In this chapter we will focus only on two ML techniques which are, however, very versatile since they can be used for classification, regression and other tasks. The first and most basic of these techniques is decision trees. Building on these, we will then explore random forests. Both methods belong to the supervised learning approach. To illustrate the usage of these techniques within the context of population science, we will look at predicting median rent prices across the UK geography, based on a set of sociodemographic variables.
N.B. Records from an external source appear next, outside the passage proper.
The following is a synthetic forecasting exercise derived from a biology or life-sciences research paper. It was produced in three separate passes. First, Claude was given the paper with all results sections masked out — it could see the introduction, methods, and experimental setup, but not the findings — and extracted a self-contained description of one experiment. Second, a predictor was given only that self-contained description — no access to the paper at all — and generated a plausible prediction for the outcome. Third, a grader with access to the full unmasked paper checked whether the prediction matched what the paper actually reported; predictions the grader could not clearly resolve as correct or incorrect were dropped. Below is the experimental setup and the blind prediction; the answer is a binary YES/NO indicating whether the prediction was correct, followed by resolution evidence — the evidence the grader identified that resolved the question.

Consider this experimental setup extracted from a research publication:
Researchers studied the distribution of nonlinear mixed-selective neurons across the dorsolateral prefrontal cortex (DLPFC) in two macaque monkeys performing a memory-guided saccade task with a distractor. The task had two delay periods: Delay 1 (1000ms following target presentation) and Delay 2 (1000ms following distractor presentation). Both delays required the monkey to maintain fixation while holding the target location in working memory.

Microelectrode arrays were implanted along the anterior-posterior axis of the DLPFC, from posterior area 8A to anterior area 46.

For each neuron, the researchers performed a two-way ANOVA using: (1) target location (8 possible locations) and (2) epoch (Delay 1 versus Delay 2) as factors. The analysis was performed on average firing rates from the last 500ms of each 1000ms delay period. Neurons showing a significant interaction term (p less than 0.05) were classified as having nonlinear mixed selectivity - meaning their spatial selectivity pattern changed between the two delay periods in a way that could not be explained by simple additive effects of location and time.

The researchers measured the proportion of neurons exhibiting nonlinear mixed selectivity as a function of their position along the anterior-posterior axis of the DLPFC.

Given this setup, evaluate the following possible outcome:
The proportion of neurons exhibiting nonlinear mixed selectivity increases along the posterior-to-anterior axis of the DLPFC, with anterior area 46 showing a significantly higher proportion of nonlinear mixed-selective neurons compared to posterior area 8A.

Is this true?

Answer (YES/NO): NO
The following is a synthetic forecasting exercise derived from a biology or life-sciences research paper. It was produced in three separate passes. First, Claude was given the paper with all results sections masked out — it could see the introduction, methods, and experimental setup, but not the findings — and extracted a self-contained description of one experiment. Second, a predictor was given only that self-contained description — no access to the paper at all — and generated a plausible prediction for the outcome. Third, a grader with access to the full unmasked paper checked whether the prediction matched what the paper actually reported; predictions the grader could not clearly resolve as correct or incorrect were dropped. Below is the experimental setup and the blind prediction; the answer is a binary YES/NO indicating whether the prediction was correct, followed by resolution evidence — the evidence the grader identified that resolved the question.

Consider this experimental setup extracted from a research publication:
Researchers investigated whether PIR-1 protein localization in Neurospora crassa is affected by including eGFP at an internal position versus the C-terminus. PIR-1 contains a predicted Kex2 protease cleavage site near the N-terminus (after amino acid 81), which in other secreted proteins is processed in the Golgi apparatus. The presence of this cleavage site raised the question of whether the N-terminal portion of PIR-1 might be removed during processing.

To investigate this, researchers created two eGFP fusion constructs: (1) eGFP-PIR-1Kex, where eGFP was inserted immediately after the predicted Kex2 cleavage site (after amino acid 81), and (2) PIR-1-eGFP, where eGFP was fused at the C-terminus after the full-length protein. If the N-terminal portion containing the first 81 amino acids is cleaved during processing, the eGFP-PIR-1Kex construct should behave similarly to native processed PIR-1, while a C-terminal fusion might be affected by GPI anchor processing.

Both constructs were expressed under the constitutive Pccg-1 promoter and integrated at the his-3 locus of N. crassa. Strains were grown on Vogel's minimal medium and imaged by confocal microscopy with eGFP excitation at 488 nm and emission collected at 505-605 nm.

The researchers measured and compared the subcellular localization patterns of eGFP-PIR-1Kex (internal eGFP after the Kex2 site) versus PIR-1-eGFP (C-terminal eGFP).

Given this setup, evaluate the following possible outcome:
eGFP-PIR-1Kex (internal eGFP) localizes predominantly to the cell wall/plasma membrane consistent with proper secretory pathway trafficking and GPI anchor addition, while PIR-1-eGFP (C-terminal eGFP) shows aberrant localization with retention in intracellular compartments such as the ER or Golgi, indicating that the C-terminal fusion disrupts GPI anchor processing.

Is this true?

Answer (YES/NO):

This chapter is based, among others, on the following references:

Hands-on Machine Learning with R. Chapter 9: Decision trees (Boehmke 2019).
UC Business Analytics R Programming Guide, developed by Brad Boehmke. Specifically, the chapters on Regression Trees & Bagging and Random Forests, which can be found here.

10.1 Dependencies

# Import the dplyr package for data manipulation
suppressMessages(library(dplyr))
# Import the rpart package for decision tree modeling
suppressMessages(library(rpart))
# Import the rpart.plot package for visualization of decision trees
suppressMessages(library(rpart.plot))
# Import ggplot 2 to make plots
suppressMessages(library(ggplot2))
# Import Metrics for performance metrics calculation
suppressMessages(library(Metrics))
# Import caret for machine learning modeling and evaluation
suppressMessages(library(caret))
# Import randomForest for the random forest algorithm
suppressMessages(library(randomForest))
# Import ranger for the ranger implementation of random forest, which is optimised for performance
suppressMessages(library(ranger))
# spatial data manipulation
suppressMessages(library(stars))

10.2 Data

As mentioned above, we will learn about decision trees and random forests through a practical example where the goal is to predict the median rent price in different UK locations based on the sociodemographic characteristics of those locations. Given that UK censuses take place separately in Northern Ireland, Scotland and England & Wales, we will focus only on England & Wales for simplicity.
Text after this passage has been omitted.